Applecross and Ullapool

Photo of Achiltibuie, Ullapool, UK by Himanshu Singh Rathor

Day 5: 82 miles

Day 5

It was the last day in the Highlands and the stay at Loch Maree was quite exquisite. There’s nothing more soothing than spending an early morning hour lakeside appreciating the Highlands. The advantage I had was that the lake was barely a two-minute walk from my room, which also had an unrestricted view of the said lake. I were very close to a small town called Torridon which is a mecca for all hillwalkers and lovers of wild places. The first exciting stop for the day was the Torridon Deer Park. After reaching Torridon Countryside Centre, I first bought some deer food and a few charity batches.
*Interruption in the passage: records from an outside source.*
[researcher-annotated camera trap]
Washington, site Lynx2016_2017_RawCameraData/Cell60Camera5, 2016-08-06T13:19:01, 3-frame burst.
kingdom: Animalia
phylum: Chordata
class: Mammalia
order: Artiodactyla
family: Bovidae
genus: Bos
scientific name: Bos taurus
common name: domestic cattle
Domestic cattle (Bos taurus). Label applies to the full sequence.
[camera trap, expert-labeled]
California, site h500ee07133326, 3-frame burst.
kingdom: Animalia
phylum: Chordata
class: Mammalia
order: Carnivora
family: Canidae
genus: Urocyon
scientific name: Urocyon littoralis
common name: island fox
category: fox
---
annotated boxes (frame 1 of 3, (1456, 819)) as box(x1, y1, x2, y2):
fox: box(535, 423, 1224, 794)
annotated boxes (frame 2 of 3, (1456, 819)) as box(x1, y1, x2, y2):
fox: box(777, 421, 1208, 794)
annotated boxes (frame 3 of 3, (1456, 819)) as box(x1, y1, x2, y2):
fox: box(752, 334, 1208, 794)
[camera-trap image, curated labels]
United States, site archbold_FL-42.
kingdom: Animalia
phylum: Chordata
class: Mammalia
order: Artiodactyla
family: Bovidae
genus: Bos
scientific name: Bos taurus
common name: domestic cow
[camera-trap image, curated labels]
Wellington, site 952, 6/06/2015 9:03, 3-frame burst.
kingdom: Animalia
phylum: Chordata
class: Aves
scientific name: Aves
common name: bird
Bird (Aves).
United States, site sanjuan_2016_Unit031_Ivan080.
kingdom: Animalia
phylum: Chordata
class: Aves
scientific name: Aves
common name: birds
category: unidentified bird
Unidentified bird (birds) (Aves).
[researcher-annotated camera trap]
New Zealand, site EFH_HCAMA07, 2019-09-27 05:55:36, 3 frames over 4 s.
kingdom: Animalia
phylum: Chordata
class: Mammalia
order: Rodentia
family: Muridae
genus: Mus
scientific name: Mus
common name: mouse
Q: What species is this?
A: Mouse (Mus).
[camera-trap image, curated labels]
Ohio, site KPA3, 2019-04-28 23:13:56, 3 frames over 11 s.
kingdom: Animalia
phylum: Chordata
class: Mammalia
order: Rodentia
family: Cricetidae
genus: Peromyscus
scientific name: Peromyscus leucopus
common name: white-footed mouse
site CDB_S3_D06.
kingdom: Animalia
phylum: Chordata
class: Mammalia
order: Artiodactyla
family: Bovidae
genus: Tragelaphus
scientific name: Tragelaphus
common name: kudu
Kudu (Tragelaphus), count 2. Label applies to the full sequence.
The Countryside Centre was huge and I spent a good 10 minutes walking towards the protected deer park, a fenced-off area, where you can see deer in their natural habitat. The deer seemed ecstatic to see humans holding food for them and took the food from our hands, making sure to lick everything we had to offer. Some chewing grass, some looking here and there; deer are docile creatures indeed. After spending quality time there, I headed back towards Inverness and made the last stop at Rogie Falls. The Rogie Falls parking area is well-maintained and comes under Forestry Commission Scotland that has free leaflets detailing out the walks that can be taken either passing the beautiful forest or the falls. These walks are very underrated, and it is only after one has meandered between the abundant trees, amid the sound of running water that they feel their perspective being changed; something I had never experienced before. Like I keep saying, there is something about these Highlands, and people who prefer solitude, tranquillity and zen would definitely resonate with this untroubled region which is free of the recurring chaos of life.

Achnasheen, Torridon and Rogie Falls

Photo of Torridon, Achnasheen, UK by Himanshu Singh Rathor

Since I was a bit ahead of my schedule, I got out for a small walk. I was still not over the fact that my visit to the Highlands was coming to an end, and there were so many emotions and feelings attached to the northern coast. After reaching close to the coast, I sat down exactly where the road ended and merged with the shore. The wind was befittingly ungentle and cold, yet it felt comforting. It was an overwhelming moment that I attempted to experience in its entirety; one that I wish had never ended. The experience I was taking away with me couldn’t have been expressed without all the pictures that I had taken. Covered with beautiful countryside all over the coast, this country is a must-experience. If time ever permits me, I would like to cover these five hundred miles again, at half the speed as I feel a good ten days can be spent peacefully in the Highlands.